5. Nous sommes au déclin d'un siècle qui a connu également dans ce domaine des changements rapides et fondamentaux. L'imminente célébration du grand Jubilé de l'An 2000 représente un  occasion  privilégiée  pour  une  réflexion de large envergure sur cette problématique. C'est pourquoi je suis reconnaissant à votre fondation "Centesimus annus", qui a voulu orienter ses travaux à la lumière du grand événement jubilaire, en tenant compte de la perspective que j'ai indiquée dans la Lettre apostolique Tertio millennio adveniente. J'ai en effet écrit que "l'engagement pour la justice et pour la paix en un monde comme le nôtre, marqué par tant de conflits et par d'intolérables inégalités sociales et économiques, est un aspect caractéristique de la préparation  et  de  la  célébration  du  Jubilé" (n. 51).

Très chers amis, vous avez compris que l'année jubilaire vous invite à offrir votre contribution spécifique et qualifiée, afin que la Parole du Christ, qui est venu évangéliser les pauvres (cf. Lc 4, 18), puisse trouver une réponse. Je vous encourage cordialement dans cette initiative, avec le souhait que, grâce au Jubilé, murisse "une nouvelle culture de solidarité et de coopération internationales, où tous - spécialement les pays riches et le secteur privé - assument leur responsabilité à travers un modèle d'économie qui soit au service de chaque personne" (Bulle d'Indiction Incarnationis mysterium, n. 12).

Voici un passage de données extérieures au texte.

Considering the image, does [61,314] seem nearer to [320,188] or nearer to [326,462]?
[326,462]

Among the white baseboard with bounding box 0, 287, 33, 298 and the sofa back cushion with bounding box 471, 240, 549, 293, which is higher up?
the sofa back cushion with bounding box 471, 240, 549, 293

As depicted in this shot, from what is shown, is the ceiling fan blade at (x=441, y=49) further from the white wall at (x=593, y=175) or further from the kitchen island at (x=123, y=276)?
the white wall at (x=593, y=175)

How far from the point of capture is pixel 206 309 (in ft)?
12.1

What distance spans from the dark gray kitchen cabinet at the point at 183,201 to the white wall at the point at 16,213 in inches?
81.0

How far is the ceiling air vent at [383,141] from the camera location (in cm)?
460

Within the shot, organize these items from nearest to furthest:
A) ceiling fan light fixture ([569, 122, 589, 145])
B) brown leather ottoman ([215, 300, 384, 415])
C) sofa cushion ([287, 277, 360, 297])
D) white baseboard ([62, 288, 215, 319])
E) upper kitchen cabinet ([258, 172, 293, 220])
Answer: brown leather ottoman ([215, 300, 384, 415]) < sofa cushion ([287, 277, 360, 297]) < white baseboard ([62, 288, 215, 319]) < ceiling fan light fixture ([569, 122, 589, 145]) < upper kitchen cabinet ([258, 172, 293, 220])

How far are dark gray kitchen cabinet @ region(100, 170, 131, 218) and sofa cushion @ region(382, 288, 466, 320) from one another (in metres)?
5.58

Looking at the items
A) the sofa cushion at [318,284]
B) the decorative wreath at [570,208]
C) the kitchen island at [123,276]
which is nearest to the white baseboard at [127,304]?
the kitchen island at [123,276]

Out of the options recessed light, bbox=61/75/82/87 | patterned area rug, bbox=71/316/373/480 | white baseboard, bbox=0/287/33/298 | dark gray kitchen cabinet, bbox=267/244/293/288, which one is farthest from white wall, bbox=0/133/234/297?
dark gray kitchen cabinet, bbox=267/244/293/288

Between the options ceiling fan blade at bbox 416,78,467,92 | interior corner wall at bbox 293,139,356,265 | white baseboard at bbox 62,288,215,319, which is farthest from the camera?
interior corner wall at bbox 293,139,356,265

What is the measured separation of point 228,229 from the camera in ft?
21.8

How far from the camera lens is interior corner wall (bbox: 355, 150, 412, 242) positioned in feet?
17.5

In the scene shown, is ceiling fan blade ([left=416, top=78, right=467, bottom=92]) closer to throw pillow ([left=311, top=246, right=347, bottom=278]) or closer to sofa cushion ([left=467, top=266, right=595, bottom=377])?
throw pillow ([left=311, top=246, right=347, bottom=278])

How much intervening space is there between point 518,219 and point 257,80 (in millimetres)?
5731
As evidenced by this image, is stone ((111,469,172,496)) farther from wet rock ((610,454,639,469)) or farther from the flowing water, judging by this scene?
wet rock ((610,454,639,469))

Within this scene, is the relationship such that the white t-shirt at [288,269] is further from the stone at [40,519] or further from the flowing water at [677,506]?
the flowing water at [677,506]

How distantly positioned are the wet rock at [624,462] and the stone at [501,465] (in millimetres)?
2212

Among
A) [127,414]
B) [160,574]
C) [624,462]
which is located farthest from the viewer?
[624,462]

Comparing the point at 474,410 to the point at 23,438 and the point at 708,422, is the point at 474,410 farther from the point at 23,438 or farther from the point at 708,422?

Avec  ces  sentiments,  alors  que  je souhaite de tout coeur que la Fondation se développe afin d'offrir une collaboration toujours plus efficace au Saint-Siège et à l'Eglise dans l'oeuvre de la nouvelle évangélisation et dans l'instauration de la civilisation de l'amour, je confie chacun de vos projets et de vos initiatives à Marie, Mère de l'Espérance.

Que vous accompagne et vous soutienne également ma Bénédiction, que je vous donne volontiers, ainsi qu'à toutes les personnes qui vous sont chères.